### EXERCISE 1
Answer these questions using the RSA encryption tutorial. Mark each answer with the same letter as its question.
(a) Which book are the tutorial's RSA examples based on?
(b) About how much flash does the code use when compiled in release mode for a Cortex M3 processor?
(c) In which code base was the example successfully tested after the printf output was removed?
### EXERCISE 2
Pick up the RSA encryption tutorial right after its last line and keep writing.

### SELECTED EXTRACT
-- Opening Marker --

RSA Encryption for Embedded Devices
A simple RSA-based encryption engine and guide on generating a public/private key pairs.
Two commonly used methods of encrypting data are DES and RSA. While both have their strengths and weaknesses, RSA is easier to implement in software, requiring only a couple dozen lines of code. But while impementing RSA in software is relatively easy, generating valid public and private keys to make the system work poses more of a problem.
We've put together this tutorial to show you how to add simple RSA encryption to your embedded systems, including how to calculate your own public and private keys. The RSA implementation provided here is based on the examples in the book Mastering Algorithms With C by Kyle Loudon. The supplied code is aimed at providing basic encryption to enable you to more securely transmit data over a wireless sensor network, for example. The encryption engine supplied is limited to 64-bit integers (unsigned long long), meaning that it doesn't provide the same level of security that much larger key pairs would provide, but it does still significantly raise the bar compared to unencrypted data while keeping a relatively small code footprint (since you aren't implementing support for massive integers). The current code uses around 1.6kB flash when compiled in release mode for a Cortex M3 processor.
NOTE: Many instances of libc that are used for embedded systems do not include support for 64-bit integers in printf by default (%lld, etc.). You may need to modify stdio.c (printf), change the way you display the 64-bit variables, or avoid printf altogether. This example has been tested successfully in the
LPC1343 Code Base removing the printf output, for example.
rsa.h
/**************************************************************************/
/*!
\file rsa.h
\author Kyle Loudon
modified: microBuilder.eu
\date 4 January, 2010
\version 1.0
Basic RSA-encryption using 64-bit math (32-bit keys).
Based on the examples from "Mastering Algorithms with C" by
Kyle Loudon (O'Reilly, 1999).

-- Closing Marker --

### DATA TO EXAMINE
-- Opening Marker --

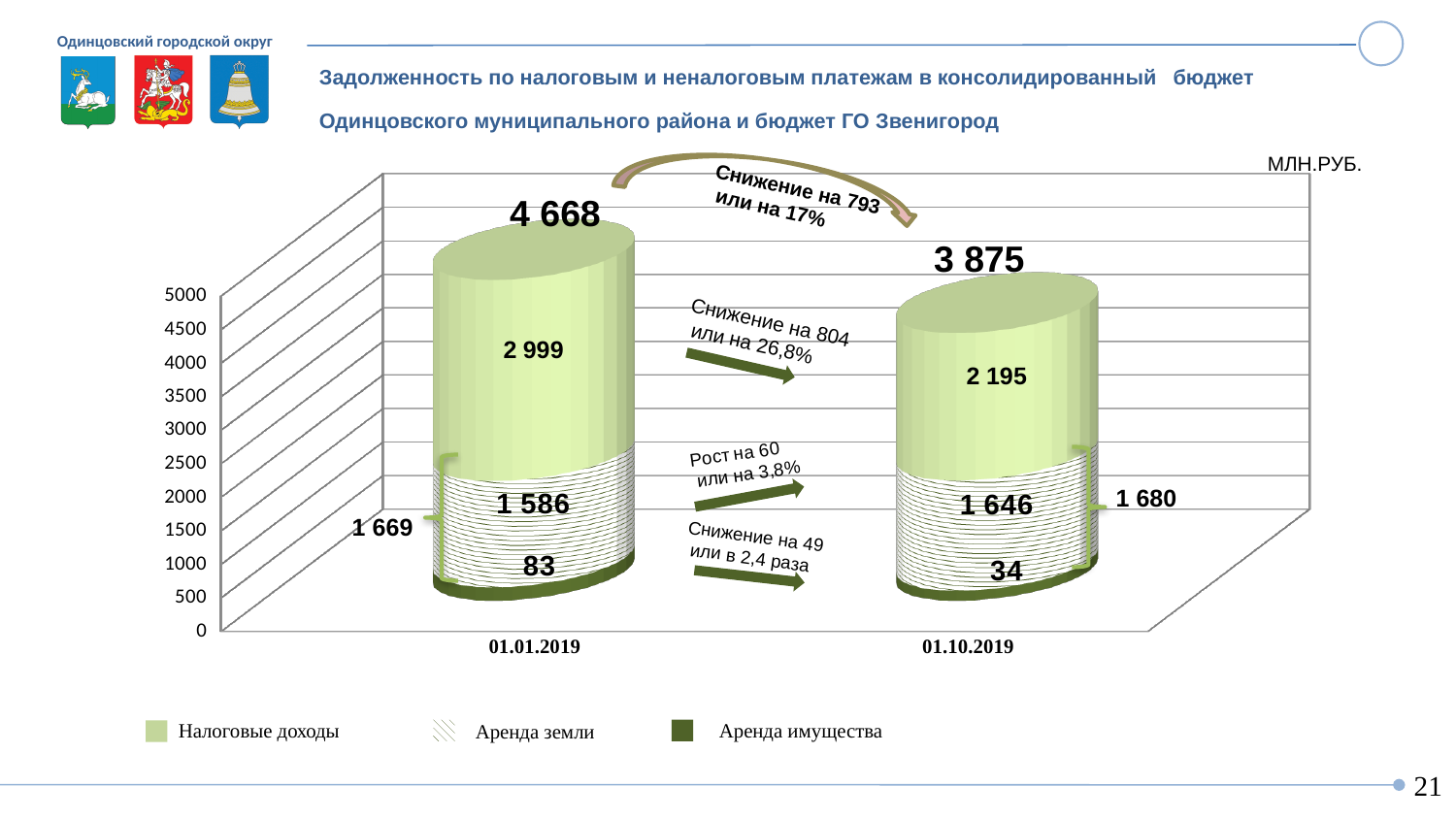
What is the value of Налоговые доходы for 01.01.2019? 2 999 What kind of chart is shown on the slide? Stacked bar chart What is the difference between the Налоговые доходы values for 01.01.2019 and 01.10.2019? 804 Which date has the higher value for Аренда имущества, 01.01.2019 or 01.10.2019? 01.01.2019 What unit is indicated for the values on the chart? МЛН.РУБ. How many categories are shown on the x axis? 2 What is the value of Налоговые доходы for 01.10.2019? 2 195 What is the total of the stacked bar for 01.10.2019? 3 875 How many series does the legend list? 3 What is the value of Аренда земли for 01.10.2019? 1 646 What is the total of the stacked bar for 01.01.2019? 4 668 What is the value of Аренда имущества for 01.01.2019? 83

-- Closing Marker --
-- Opening Marker --

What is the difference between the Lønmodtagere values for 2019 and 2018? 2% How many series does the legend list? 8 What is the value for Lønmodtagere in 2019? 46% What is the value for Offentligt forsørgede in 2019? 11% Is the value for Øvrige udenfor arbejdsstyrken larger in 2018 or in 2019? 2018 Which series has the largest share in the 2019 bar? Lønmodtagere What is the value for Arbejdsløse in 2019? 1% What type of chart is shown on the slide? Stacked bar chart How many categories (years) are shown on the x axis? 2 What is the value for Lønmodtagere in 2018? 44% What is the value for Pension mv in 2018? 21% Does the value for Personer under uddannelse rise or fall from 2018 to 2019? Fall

-- Closing Marker --
-- Opening Marker --

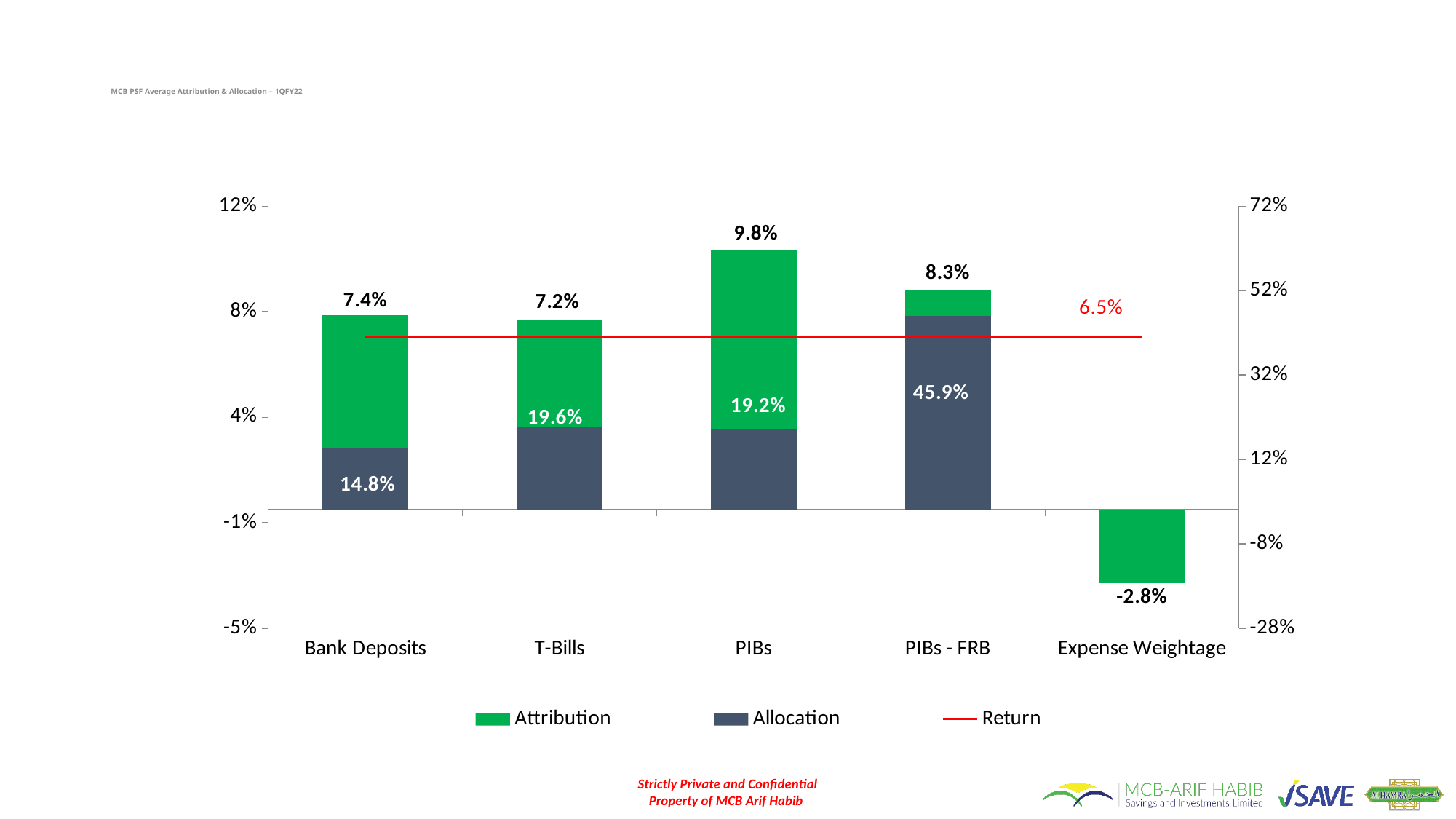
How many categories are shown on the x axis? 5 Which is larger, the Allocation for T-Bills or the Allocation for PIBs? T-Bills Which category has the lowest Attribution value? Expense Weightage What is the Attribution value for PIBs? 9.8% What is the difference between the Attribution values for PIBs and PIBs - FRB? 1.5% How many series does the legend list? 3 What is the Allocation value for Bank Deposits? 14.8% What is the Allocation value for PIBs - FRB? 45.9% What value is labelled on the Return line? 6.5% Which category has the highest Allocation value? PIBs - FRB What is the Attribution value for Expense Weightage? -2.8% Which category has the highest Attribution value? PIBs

-- Closing Marker --

### YOUR RESPONSE 1
(a) Mastering Algorithms With C by Kyle Loudon
(b) Around 1.6kB
(c) The LPC1343 Code Base

### YOUR RESPONSE 2
*/
/**************************************************************************/
#ifndef _RSA_H_
#define _RSA_H_
/* In a secure implementation, huge_t should be at least 400 decimal digits, *
* instead of the 20 provided by a 64-bit value. This means that key values *
* can be no longer than 10 digits in length in the current implementation. */
typedef uint64_t huge_t;
/* Structure for RSA public keys. */
typedef struct rsaPubKey_s
{
huge_t e;
huge_t n;
}
rsaPubKey_t;
/* Define a structure for RSA private keys. */
typedef struct rsaPriKey_s
{
huge_t d;
huge_t n;
}
rsaPriKey_t;
void rsaTest();
void rsaEncrypt(huge_t plaintext, huge_t *ciphertext, rsaPubKey_t pubkey);
void rsaDecrypt(huge_t ciphertext, huge_t *plaintext, rsaPriKey_t prikey);
#endif rsa.c
/**************************************************************************/
/*!
\file rsa.c
\author Kyle Loudon
modified: microBuilder.eu
\date 4 January, 2010
\version 1.0
Basic RSA-encryption using 64-bit math (32-bit keys).
Based on the examples from "Mastering Algorithms with C" by
Kyle Loudon (O'Reilly, 1999).
Note: The rsaTest function uses debug_printf in Rowley Associate's
Crossworks for ARM. If you wish to use an alternative means to
display the test results, cross_studio_io.h can be removed from the
include list, and debug_printf can be renamed to a different
output method.
*/
/**************************************************************************/
#include <cross_studio_io.h>
#include "rsa.h"
static huge_t modexp(huge_t a, huge_t b, huge_t n)
{
huge_t y;
y = 1;
/* Compute pow(a, b) % n using the binary square and multiply method. */
while (b != 0)
{
/* For each 1 in b, accumulate y. */
if (b & 1)
{
y = (y * a) % n;
}
/* Square a for each bit in b. */
a = (a * a) % n;
/* Prepare for the next bit in b. */
b = b >> 1;
}
return y;
}
void rsaTest()
{
huge_t rsaOrig, rsaDecrypted, rsaEncrypted;
rsaPubKey_t publicKey;
rsaPriKey_t privateKey;
int i;
debug_printf("Encrypting with RSA\n");
// Values based on 64-bit math (huge_t = unsigned long long)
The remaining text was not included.